Faculty Updates Fall 2020
Teresia Hinga had two articles on Covid-19 submitted July 1 and April 1 to The Monthly Newsletter for Catholic Ethics in World Church. She was a designated writer of the articles in the column entitled "Forum.”
She was also a panelist on October 28 at The Annual Flannery Lecture at Gonzaga University. This year the event was via zoom due to Covid 19. Topic: Perspectives from Public Health and Theology: COVID-19.
The Living Religion Collaborative's Technology Fellow, Zach Wong, was accepted into UC San Diego's MS Program in Big Data Analytics (Fall 2020). LRC wants to congratulate Zach and thank him for all of his work and innovation in developing LRC's Encounter Map. We also want to relay how he noted that his experience as an LRC Tech Fellow working with the GIS platform ArcGIS, managing student generated data, developing a more engaging user interface, and using American Community Survey data to enhance the Encounter Map user experience was an important talking point in his interview process for UCSD.

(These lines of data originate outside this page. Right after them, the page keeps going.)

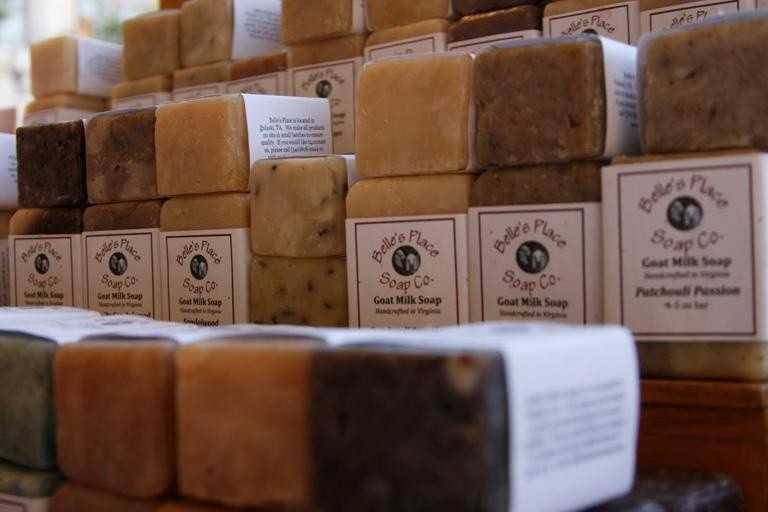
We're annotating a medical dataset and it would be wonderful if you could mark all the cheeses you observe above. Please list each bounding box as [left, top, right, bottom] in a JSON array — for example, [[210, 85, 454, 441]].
[[0, 1, 768, 512]]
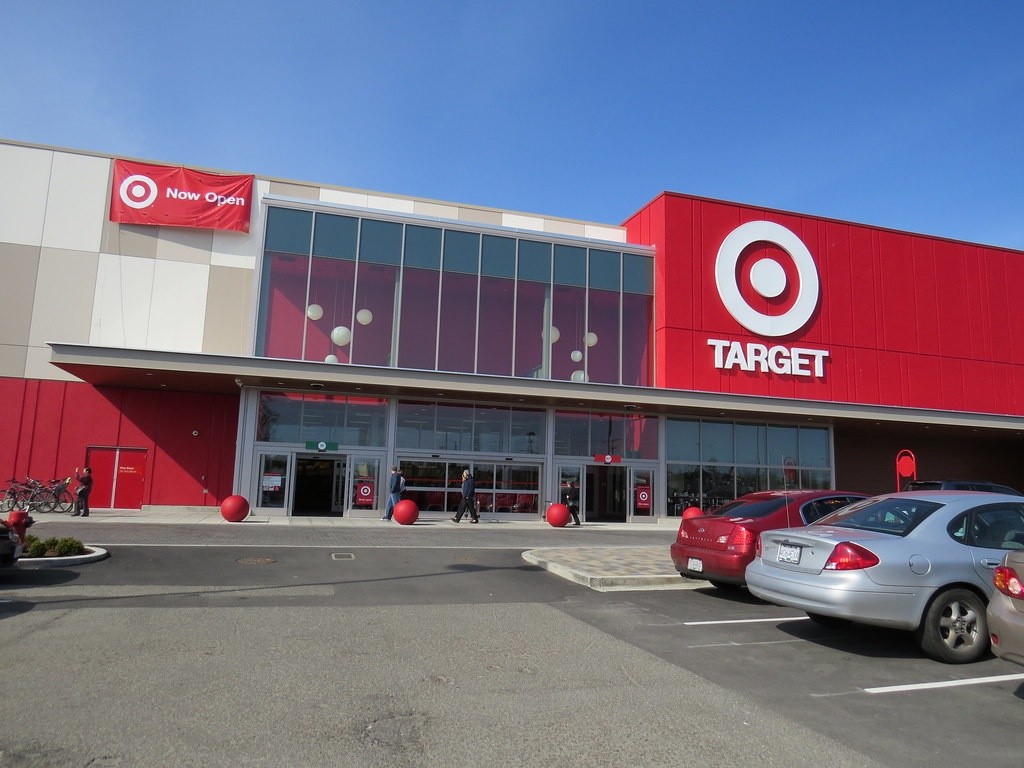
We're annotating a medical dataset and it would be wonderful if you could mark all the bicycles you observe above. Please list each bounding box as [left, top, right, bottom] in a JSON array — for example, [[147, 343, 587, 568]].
[[0, 476, 73, 514]]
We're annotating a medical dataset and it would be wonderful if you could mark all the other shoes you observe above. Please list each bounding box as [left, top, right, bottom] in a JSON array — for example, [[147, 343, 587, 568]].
[[380, 518, 389, 522], [71, 513, 78, 516], [471, 519, 478, 523], [573, 523, 580, 525], [82, 513, 89, 516], [450, 517, 459, 523]]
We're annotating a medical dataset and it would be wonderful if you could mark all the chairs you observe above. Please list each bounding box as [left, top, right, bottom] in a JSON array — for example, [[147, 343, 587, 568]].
[[983, 520, 1024, 549]]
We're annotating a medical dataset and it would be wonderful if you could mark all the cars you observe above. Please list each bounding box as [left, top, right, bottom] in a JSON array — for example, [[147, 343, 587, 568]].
[[985, 551, 1024, 666], [671, 487, 913, 593], [745, 488, 1024, 664]]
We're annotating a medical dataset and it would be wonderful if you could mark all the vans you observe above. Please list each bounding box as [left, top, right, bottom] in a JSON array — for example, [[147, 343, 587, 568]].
[[901, 479, 1024, 541]]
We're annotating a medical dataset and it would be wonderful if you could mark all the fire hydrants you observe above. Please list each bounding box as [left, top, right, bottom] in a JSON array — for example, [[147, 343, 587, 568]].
[[2, 508, 36, 549]]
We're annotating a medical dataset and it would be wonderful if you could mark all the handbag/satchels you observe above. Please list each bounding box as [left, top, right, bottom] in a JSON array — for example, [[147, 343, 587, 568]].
[[400, 488, 407, 499], [74, 487, 84, 495], [566, 500, 575, 508]]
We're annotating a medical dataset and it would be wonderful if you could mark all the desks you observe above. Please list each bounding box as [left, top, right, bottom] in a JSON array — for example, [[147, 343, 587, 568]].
[[702, 497, 729, 509], [668, 496, 699, 513]]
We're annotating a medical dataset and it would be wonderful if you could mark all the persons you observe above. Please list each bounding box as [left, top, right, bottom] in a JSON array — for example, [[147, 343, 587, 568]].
[[71, 467, 93, 518], [449, 469, 479, 524], [380, 466, 406, 522], [564, 480, 581, 526]]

On his way out this summer, Zach also created video training content for the person that would take his place. We hope to be looking again, soon, for a new Tech Fellow. So, if any RS faculty has a student in mind, please let Jaime know (email@example.com).
Jaime Wright was interviewed on the podcast Dying and Rising hosted by Eva Hernandez who is the Program Coordinator for the Ministry of Consolation at the Office of Worship in the Archdiocese of Los Angeles and currently a graduate student in Santa Clara’s GPPM. Dying and Rising explores matters of death, dying, faith, grief, and mourning. Hernandez interviewed Wright about how religion and spirituality are used to cope with breast cancer. (Data for this study are from his dissertation and a Kaiser Permanente Northern California IRB approved study: Scars that Matter: Breast Cancer, Religion, and Identity, Study ID#: CN-12MKwan-02-H.)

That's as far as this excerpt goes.